Hello, I’m Vaughan de Kirby. Today I wanted to quickly warn you about some scams in the immigration world. There’re three basic areas: one is the web, which we’ll talk about; the other is the telephone, and then the last is the storefront. Let me go over some of the warning signs that you’re going to want to consider.
Web-based Immigration Scams
The No.1 thing you need to look for is is the person online that you want to rely on licensed? If you see a claim or an affiliation with USCIS, it is fraudulent. One thing is don’t pay for USCIS forms, because they’re free on the USCIS website. Some websites try to sell you something that you can obtain for free. Never, and I repeat, never enter personal information on an online site, whether it’d be for immigration or any other reason. The Diversity Immigrant Visa Program, also known as the Green Card Lottery, the only way to apply for this is the official government process. Don’t let the scammers tell you there’s any other way. USCIS will not call you or send you an email regarding the DV Program.

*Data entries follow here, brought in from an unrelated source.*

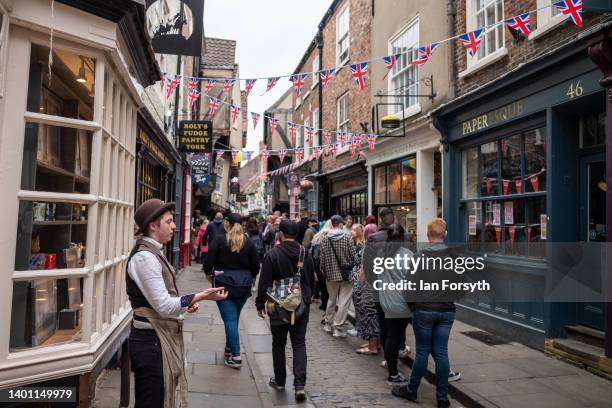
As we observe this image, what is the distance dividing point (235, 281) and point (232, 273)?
0.11 m

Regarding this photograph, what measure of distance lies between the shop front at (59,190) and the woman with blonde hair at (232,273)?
1.97m

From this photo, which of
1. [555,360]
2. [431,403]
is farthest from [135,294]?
[555,360]

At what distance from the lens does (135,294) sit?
125 inches

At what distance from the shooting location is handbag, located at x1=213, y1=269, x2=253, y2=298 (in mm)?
6051

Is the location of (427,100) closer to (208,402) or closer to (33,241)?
(208,402)

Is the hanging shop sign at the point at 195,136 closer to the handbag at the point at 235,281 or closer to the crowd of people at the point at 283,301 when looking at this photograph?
the crowd of people at the point at 283,301

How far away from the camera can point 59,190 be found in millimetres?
3742

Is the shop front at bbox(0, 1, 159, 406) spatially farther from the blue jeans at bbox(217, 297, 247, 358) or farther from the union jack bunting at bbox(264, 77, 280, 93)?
the union jack bunting at bbox(264, 77, 280, 93)

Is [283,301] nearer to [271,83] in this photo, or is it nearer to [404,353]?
[404,353]

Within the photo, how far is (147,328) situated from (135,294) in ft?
0.78

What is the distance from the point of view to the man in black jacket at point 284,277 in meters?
5.16

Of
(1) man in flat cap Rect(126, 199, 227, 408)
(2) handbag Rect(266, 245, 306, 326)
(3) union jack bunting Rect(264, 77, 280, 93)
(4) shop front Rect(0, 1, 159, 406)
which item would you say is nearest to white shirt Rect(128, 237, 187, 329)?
(1) man in flat cap Rect(126, 199, 227, 408)

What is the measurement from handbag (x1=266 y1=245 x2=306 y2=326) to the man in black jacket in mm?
50

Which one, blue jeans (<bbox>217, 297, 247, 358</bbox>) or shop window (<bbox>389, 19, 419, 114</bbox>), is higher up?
shop window (<bbox>389, 19, 419, 114</bbox>)
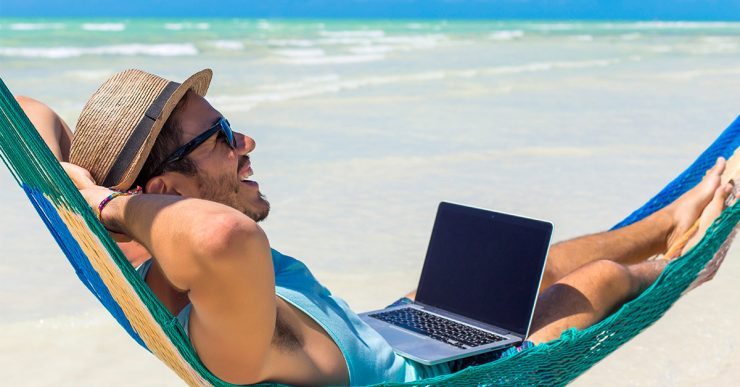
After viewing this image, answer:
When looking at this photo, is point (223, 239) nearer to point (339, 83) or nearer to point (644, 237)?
point (644, 237)

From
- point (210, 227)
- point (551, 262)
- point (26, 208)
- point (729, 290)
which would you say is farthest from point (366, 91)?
point (210, 227)

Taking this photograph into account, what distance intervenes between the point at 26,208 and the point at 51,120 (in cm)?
273

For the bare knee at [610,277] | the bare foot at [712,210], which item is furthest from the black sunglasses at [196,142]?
the bare foot at [712,210]

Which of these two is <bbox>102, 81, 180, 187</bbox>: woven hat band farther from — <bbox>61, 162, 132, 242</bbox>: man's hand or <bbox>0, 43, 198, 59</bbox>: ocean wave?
<bbox>0, 43, 198, 59</bbox>: ocean wave

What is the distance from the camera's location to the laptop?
6.49ft

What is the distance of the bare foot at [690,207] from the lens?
263cm

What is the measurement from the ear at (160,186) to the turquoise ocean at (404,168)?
3.90ft

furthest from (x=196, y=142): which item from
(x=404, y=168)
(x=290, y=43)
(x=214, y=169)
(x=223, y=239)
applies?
(x=290, y=43)

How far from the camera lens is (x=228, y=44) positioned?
17.9 meters

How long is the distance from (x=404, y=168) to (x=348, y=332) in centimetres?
388

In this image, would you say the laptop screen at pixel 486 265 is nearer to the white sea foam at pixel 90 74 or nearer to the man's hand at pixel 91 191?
the man's hand at pixel 91 191

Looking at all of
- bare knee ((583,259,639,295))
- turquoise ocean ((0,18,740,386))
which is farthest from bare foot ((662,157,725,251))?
bare knee ((583,259,639,295))

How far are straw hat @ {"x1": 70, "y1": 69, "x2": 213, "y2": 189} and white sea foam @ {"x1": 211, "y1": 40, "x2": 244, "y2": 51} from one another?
1533 centimetres

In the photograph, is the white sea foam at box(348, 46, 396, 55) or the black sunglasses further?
the white sea foam at box(348, 46, 396, 55)
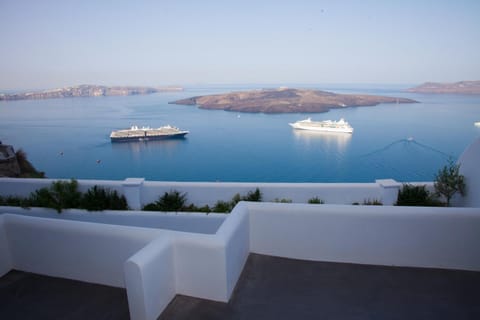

Telephone Immigration Scammers
USCIS will never call you and request personal information. Never give your passport or social security number to any caller, whether it’s immigration or otherwise. Their tactic is the caller says there’s a problem with your immigration status, they’re calling you supposedly from USCIS, to correct your record. Don’t fall for this. It is fraudulent.
Storefront Immigration Scammers
Certain times a year, sometimes all year long, you’ll see storefronts with signs like “Green Card and Work Permit Fast!” Don’t fall for it. They’ll ask you to pay for a special expedited, a fast path to obtain your immigration benefit. Generally speaking, this is fraudulent. Don’t fall for it. They’re happy to take your money, but they’re not going to be able to deliver an expedited service.
Take a look at the chart that you’ve just seen again. Don’t fall for any of these scams. And the best advice I can give you is to make sure whoever you rely on for your immigration advice is a qualified experienced immigration attorney. I hope this was helpful.